■ **BLOC DE TEXTE**:
————

1. Rabban Çauma suivit, en effet, les cérémonies de la Semaine Sainte avec tant d'attention qu'il nous en a laissé une description très fidèle, bien qu'abrégée, dans les lignes suivantes. Pour donner une idée de l'exactitude et de la précision du récit de notre voyageur, jusque dans les moindres particularités, je n'ai rien trouvé de mieux que de mettre ici en note les extraits correspondants des Rituels romains, à peu près contemporains de Bar Çauma, publiés dans le tome II du Museum Italicum de MABILLON (Paris, 1689). C'est à ce volume que renvoient les indications de pages. Ceux qui désireraient de plus amples détails sur ces cérémonies liturgiques pourront recourir au savant commentaire de l'éditeur, placé en tête du mème tome.

————

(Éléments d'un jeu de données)
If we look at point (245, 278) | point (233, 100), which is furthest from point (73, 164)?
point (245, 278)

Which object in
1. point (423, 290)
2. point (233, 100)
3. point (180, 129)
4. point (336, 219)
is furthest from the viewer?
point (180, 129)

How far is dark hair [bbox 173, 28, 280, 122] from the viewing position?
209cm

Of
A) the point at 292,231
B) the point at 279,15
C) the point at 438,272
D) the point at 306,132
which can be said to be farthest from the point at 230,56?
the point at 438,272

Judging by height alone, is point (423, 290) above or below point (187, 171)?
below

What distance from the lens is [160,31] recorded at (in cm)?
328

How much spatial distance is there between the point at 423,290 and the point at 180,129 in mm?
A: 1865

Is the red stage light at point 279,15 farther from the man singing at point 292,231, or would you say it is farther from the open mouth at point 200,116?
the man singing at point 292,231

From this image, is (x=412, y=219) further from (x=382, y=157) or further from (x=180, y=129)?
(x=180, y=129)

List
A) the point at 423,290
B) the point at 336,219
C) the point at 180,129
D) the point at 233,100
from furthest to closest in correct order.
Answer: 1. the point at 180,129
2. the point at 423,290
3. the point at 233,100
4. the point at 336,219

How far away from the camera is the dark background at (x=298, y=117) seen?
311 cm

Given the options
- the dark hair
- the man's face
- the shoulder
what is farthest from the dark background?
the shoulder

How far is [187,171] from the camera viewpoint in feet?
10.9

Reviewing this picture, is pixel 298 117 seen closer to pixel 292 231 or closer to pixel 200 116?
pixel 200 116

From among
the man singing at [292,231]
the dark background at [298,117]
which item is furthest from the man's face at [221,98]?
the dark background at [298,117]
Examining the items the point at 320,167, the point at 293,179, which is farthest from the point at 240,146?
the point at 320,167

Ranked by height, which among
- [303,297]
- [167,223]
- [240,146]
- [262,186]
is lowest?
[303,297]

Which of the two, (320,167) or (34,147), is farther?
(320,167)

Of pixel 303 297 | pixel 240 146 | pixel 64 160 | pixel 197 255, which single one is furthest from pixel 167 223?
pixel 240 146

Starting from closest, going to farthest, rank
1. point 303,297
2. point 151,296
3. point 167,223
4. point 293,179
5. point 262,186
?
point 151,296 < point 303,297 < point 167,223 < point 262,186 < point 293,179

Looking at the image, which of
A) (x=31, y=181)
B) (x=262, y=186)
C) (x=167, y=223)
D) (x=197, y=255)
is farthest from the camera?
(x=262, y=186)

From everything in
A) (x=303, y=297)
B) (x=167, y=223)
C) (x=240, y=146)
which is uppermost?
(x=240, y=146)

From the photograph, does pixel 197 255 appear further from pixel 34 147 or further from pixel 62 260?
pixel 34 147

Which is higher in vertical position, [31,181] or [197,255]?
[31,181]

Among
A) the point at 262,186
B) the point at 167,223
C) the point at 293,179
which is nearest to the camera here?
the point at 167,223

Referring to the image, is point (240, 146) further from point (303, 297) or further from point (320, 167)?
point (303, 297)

————

■ **À COMPLÉTER**:
a: D'après le texte sur Rabban Çauma, les affirmations suivantes sont-elles exactes ? (i) La description laissée par le voyageur est complète et non abrégée. (ii) Les Rituels romains cités ont été publiés dans le tome II du Museum Italicum. (iii) Le commentaire de l'éditeur se trouve à la fin du tome. Répondez par oui ou par non, avec à chaque fois la citation exacte du texte qui tranche.
b: Selon le texte sur Rabban Çauma, pourquoi l'auteur place-t-il en note des extraits des Rituels romains ?
c: Reprenez le texte sur Rabban Çauma à la suite de sa dernière phrase.
Le matériel fourni n'a aucun rôle ici.

■ **RÉPONSES PAR TÂCHE**:
a:
(i) Non : « une description très fidèle, bien qu'abrégée ».
(ii) Oui : « publiés dans le tome II du Museum Italicum de MABILLON (Paris, 1689) ».
(iii) Non : « savant commentaire de l'éditeur, placé en tête ».

b: Il veut donner une idée de l'exactitude et de la précision du récit du voyageur, jusque dans les moindres particularités. Il n'a rien trouvé de mieux que ces extraits, à peu près contemporains de Bar Çauma, pour le montrer.

c:
2. Il est fort douteux que les Romains aient trouvé une si grande conformité de rite entre le leur et le rite nestorien qui a d'ailleurs conservé les plus anciennes traditions de la liturgie syriaque. Mais ils ont pu, sans difficulté, reconnaitre les principales cérémonies extérieures de la messe, comme la lecture de l'Épitre et de l'Evangile, la consécration, l'élévation, la communion.